Earthblood

When they had stopped the second night to put up their little tents in a stand of dead aspens near a stream, Pete suddenly sat down, legs straight out in front of him.

“Ride her stone blind,” he’d said in a flat voice. “Shit, I’ve got a hell of a headache, Janey.”

Mac had knelt by him, patted him on the shoulder. “You been drinking enough, Pete?”

The eyes that had turned toward him lacked any spark, incurious as a dead moccasin snake.

“Drinking?”

“Here, have a few sips of this.” Mac had held the bottle to his friend’s lips, holding it firmly to steady it as some spilled over the front of the bleached denim shirt.

Ten minutes later the second pilot of the Aquila had recovered.

“Stupid,” he’d said, wiping his dry mouth with his sleeve. “Once went hiking in the Grand Canyon and did the same damn thing. Too little to drink. Hot and dry and altitude and not even a baseball cap on. Thought I was going to die. Janey was real worried. She figured she’d have to go back up the trail and bring in the rangers with a chopper.”

“What happened, Pete? How’d you get yourself out of it?”

“Decided I’d be embarrassed to be airlifted. We were only about a third of the way down to the Colorado River. I tried doing fifty paces, then I sat and rested for a couple of minutes. Took a long while, but we made it.”

“You still miss her, Pete, don’t you? How long’s it been?”

“Since Janey got murdered?”

“Yeah.”

“You don’t count it in days or weeks, months or years.”

“What, then?”

Pete had shaken his head, eyes brimming with unshed tears. “Count it in evenings together lost. Afternoon hikes together, morning laughter together. And memories together, Mac. Lost, lost, lost. All of it lost.”

THE TWO MOTORBIKES had been in a locked garage, behind the main street of a small, dusty town in eastern Nevada. It wasn’t on the highway map, and there wasn’t a single living soul there to tell them what it had once been called.

They found half a dozen dead, most of them looking as if they’d gone of natural causes. Like starvation.

Pete and Mac were already beginning to get used to the sight of death—and its smell.

A dry, unique odour. A mix of sweet and sour. Mac said it reminded him of brackish water standing in an abandoned root cellar.

The wind had been rising, early evening, as the two astronauts walked slowly along the main drag, past a couple of stores with broken windows. A screen door was blowing backward and forward at the Silver Garter Bar.

Pete trudged over and peered into the darkness. “Mess of broken bottles is all,” he shouted back to Mac.

In a porch they came across a small pile of single-sheet newspapers, dateless, in large, smudged type, as if they’d been produced in a hurry, with a child’s printing outfit.

Mac unfolded the top one, aware of the strange, brittle feel to it, suggesting it had been wet and dry a dozen times in the past few months.

Citizens! Panic is death.
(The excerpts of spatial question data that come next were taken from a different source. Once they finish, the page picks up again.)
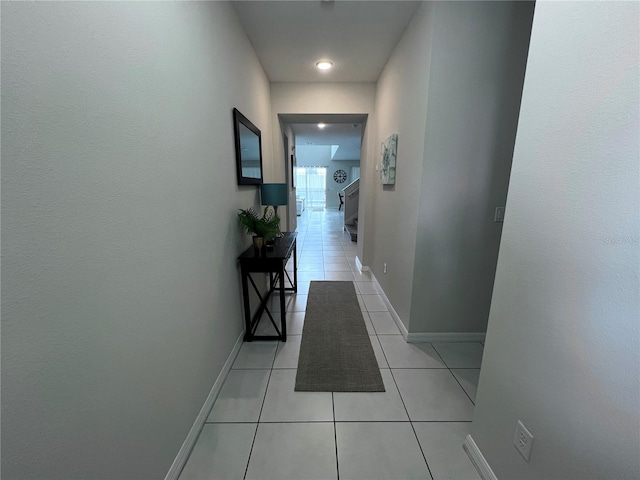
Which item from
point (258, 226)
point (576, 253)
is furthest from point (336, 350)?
point (576, 253)

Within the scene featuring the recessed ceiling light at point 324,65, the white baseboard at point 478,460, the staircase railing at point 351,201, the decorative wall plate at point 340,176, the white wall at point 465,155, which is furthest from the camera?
the decorative wall plate at point 340,176

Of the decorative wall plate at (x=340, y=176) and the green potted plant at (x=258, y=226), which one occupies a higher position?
the decorative wall plate at (x=340, y=176)

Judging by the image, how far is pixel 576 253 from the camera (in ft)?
2.56

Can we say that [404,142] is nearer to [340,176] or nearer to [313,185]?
[340,176]

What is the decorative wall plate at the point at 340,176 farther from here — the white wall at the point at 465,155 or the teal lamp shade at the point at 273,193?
the white wall at the point at 465,155

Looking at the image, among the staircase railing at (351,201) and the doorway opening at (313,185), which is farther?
the doorway opening at (313,185)

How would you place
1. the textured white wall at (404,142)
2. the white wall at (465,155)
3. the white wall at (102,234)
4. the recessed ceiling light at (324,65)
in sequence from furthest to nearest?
the recessed ceiling light at (324,65) → the textured white wall at (404,142) → the white wall at (465,155) → the white wall at (102,234)

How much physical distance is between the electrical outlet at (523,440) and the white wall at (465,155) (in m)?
1.17

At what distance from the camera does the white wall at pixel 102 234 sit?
574 millimetres

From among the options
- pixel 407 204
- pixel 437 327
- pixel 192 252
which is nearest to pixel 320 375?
pixel 437 327

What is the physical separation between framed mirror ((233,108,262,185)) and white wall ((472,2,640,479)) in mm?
1769

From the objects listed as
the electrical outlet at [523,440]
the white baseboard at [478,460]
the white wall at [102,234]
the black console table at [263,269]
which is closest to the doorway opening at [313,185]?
the black console table at [263,269]

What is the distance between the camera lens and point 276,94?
336 centimetres

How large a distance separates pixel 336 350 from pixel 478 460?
1106 millimetres
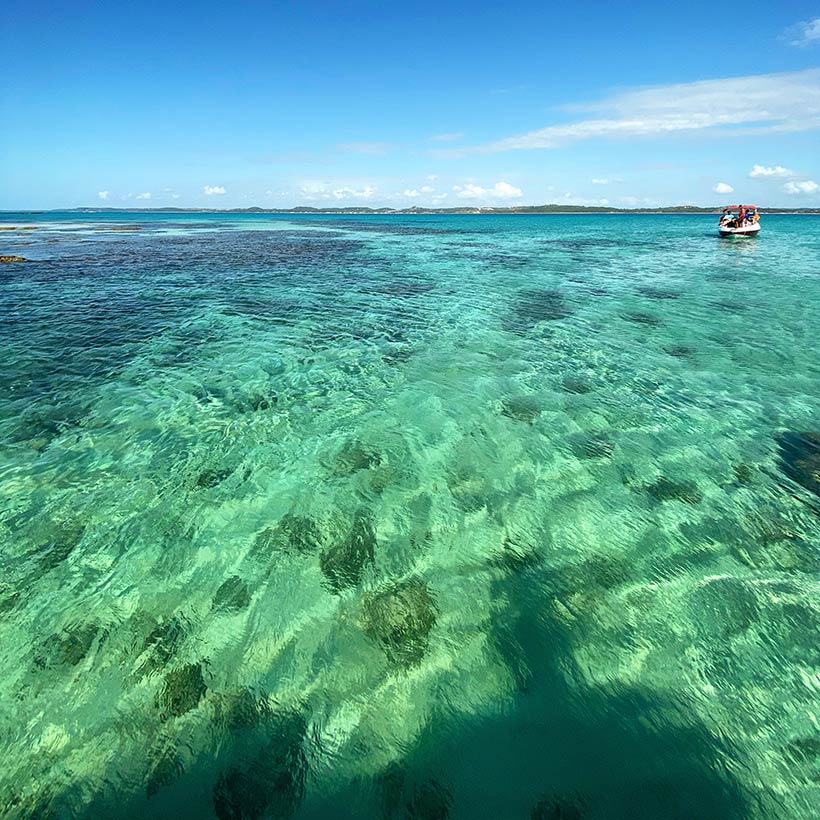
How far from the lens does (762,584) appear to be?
6160 mm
Martial law will be introduced in the next seven days unless the foolish exodus of refugees from all centers of population ceases. Government scientists are nearing success in countering the scourge of Earthblood, as the plant sickness is called. Once crops begin to grow again, all will be well. So, stay home and keep calm. Trust the government like you trust yourself. Relief food supplies will reach you any day now. Stay home and stay calm.

“Guess it was the end of the line by the time they tried this,” Mac said. “Looks like they never even got to distribute these sheets.”

“There’s a stable down this alley.” Pete led the way, while Mac dropped the paper he’d been reading. It drifted from side to side on the street, finally whirling away from the nameless township out into the pink-smeared desert wasteland beyond.

He followed on, easing the padded straps on the heavy backpack. The only consolation he could find was that it was getting slowly lighter as they worked through the hi-concentrate packaged foods from the space center.